A ce moment précis, amis lecteurs, Dédé sentit le sol vaciller sous son poids et sa misérable existence lui explosa à la figure. Comment en était-il arrivé là ? Tout comme Tony Montana le monde lui appartenait, mais en définitive ce qu’il détenait réellement et qui venait de s’écrouler comme un château de cartes, n’était qu’un monde bâti sur des illusions… Un monde, qui éloigné de la vérité, ne flattait que lui. A partir de cet instant rien ne fut plus comme avant. Il sombra dans la dépression. Il finit par demander grâce pour qu’on lui ôtât toutes ces voix de femmes dans sa tête.

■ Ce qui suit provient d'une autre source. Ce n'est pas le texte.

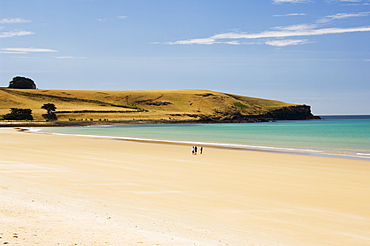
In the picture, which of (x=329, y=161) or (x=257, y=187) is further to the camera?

Mais qu’est-ce qui effrayait autant Dédé ? Ce n’était pas simplement l’étrangeté du phénomène qui l’accablait, mais plutôt l’ampleur des responsabilités auxquelles il devait faire face… En fait cet étrange pouvoir, tout en le plongeant dans un monde de vérités inavouables, lui arrachait, lui volait sans scrupules un bien beaucoup plus précieux que son équilibre mental. Il s’agissait du confort que lui procuraient ses illusions.